⟨

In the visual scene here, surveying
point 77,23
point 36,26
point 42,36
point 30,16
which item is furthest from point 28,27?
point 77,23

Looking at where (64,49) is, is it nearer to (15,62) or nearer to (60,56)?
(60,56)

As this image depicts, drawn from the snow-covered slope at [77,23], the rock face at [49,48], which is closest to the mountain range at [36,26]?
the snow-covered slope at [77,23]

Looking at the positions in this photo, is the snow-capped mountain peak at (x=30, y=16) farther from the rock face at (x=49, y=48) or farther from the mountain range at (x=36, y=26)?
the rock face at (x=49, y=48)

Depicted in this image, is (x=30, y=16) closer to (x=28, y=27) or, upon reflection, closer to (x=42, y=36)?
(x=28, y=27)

⟩

Ejercicio propuesto: Reproduce sin ningún cambio todos los registros anteriores, en el mismo orden en que aparecen.

Respuesta del ejercicio:
In the visual scene here, surveying
point 77,23
point 36,26
point 42,36
point 30,16
which item is furthest from point 28,27?
point 77,23

Looking at where (64,49) is, is it nearer to (15,62) or nearer to (60,56)?
(60,56)

As this image depicts, drawn from the snow-covered slope at [77,23], the rock face at [49,48], which is closest to the mountain range at [36,26]?
the snow-covered slope at [77,23]

Looking at the positions in this photo, is the snow-capped mountain peak at (x=30, y=16) farther from the rock face at (x=49, y=48) or farther from the mountain range at (x=36, y=26)?
the rock face at (x=49, y=48)

Depicted in this image, is (x=30, y=16) closer to (x=28, y=27) or, upon reflection, closer to (x=42, y=36)?
(x=28, y=27)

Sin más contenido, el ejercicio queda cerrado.